To be able to translate between two kind of things, you must know
the source and the target data. This is true for translating from
one language to another as well as for currency ...

The Generic connectivity/Gateway translates characters and
territory settings from the remote database to the Oracle database
and vice versa.
To do so, it must be aware of the remote character and territory settings.
A parameter called HS_LANGUAGE could be set in the initialisation file
of the gateway to reflect the REMOTE settings.
HS_LANGUAGE provides Heterogeneous Services / Gateways with character set,
language and territory information of the non-Oracle data source.
While the remote settings are specified in the initialisation file
and the local settings are defined with the NLS_LANG parameter a
conversation should be successful.

HS_LANGUAGE=language[_territory.character_set]


II. Language settings and their relationship
############################################

The language part of the HS_LANGUAGE initialization parameter
determines:

Day and month names of dates
AD, BC, PM, and AM symbols for date and time
Default sorting mechanism

Note: HS_LANGUAGE does not determine the language for error messages.



III. Truncated number columns or lost decimals
##############################################

Decimal delimiters depend on country specific settings.

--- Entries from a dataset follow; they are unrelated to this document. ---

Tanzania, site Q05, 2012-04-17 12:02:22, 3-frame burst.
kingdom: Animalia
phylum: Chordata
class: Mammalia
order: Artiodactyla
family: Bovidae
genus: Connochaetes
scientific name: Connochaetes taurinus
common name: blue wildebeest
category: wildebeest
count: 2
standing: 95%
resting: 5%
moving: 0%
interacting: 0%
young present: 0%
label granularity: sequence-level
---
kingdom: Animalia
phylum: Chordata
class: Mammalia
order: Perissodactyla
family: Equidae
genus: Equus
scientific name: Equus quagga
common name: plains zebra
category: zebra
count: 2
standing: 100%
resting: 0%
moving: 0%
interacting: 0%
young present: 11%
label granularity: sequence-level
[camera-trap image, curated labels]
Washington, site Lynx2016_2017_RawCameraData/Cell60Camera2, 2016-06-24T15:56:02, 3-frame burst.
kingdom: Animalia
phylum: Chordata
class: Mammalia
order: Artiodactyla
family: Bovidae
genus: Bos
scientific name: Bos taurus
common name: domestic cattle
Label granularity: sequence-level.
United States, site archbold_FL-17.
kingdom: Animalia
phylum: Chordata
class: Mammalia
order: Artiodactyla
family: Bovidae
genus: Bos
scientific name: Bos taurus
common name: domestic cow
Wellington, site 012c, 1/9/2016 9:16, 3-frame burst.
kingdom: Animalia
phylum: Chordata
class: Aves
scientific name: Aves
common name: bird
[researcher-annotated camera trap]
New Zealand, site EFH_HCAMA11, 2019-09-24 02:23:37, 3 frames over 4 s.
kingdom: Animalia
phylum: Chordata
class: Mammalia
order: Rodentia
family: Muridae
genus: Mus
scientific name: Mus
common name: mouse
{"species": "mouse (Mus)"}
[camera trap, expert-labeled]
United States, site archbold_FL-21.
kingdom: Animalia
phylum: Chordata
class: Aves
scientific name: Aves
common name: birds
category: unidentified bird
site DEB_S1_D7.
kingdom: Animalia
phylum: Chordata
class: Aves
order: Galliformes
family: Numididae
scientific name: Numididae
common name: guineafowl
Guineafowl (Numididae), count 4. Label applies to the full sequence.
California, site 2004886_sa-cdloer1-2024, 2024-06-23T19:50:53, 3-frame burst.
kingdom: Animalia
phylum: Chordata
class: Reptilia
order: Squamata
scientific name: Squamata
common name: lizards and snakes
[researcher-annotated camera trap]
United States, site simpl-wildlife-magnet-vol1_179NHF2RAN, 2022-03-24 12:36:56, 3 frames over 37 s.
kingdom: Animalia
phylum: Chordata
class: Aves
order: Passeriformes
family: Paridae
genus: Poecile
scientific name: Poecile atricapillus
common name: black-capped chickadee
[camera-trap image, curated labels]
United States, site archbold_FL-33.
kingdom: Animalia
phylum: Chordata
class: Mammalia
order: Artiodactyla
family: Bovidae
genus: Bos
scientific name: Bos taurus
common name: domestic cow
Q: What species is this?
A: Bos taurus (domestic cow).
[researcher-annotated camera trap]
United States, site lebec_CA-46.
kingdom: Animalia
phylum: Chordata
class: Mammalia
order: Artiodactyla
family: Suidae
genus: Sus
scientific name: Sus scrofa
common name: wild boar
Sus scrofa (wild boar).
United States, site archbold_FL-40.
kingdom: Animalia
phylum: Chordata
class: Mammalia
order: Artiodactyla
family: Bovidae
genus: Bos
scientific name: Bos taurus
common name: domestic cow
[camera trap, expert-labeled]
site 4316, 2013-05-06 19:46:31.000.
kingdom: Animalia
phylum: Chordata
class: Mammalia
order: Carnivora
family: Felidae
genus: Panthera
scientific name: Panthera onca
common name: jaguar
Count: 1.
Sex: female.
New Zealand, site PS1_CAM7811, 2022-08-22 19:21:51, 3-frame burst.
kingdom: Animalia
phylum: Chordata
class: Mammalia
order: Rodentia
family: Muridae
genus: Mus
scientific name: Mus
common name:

Some
countries use a comma, others a point to separate decimals.
Local and remote databases can work with different decimal delimiters.
Without being aware of the remote decimal delimiter it might happen
that decimals are lost during conversation.

Example:

- Microsoft SQL Server with American NLS settings
- Oracle Server 9.2.0.1 with German NLS settings
- GERMAN_GERMANY.WE8MSWIN1252.
- Derived NLS_NUMERIC_CHARACTERS from German NLS_TERRITORY is ", ."

MS SQL Server with a table num and 2 columns:
a as numeric with a value 8.5
and b as char with a string 'd'
in it

SQL>select * from num@sql7;

a b
---------- ---------------
8 d

In this sample everything beyond the decimal point is truncated.
The reason is that the SQL*Plus session works with GERMAN
territory settings, and inherits this setting to the HS.
MS SQL Server works with American settings. Both regions use
different decimal delimiters - German schema uses ','; American
schema '.'-.

To resolve this issue the parameter HS_LANGUAGE in
the initialisation file of the gateway must be
changed to AMERICAN_AMERICA.WE8MSWIN1252 to reflect the
REMOTE NLS settings.

SQL>select * from num@sql7;

a b
---------- ---------------
8,5 d

Sometimes it's hard to figure out the real Territory of the
foreign database; in might be changed due to the client settings.
So another simple approach is to vary the HS_LANGUAGE parameter
and try it:
For the first try set the HS_Language to
AMERICAN_AMERICA.we8iso8859p1. This will work for foreign data stores
having a POINT as decimal delimeter. After changing any HS parameter,
please make sure you close the old connection. The new parameter will be
picked up only during the connection phase.
If you still won't be able to get the correct values back, now try
HS_LANGUAGE with an European character set like GERMAN_GERMANY.we8iso8859p1

In almost all cases the decimals could be displayed with method 1 or 2
correctly.


IV. Characters are not displayed correctly
##########################################

A) Single Byte characters
A code page, also known as character set, is a set of 256
uppercase and lowercase letters, numbers and symbols. The printable
characters of the first 128 values are the same for all character set
choices. The last 128 characters differ from set to set. All those 256
characters are single byte characters (0x00-0xFF).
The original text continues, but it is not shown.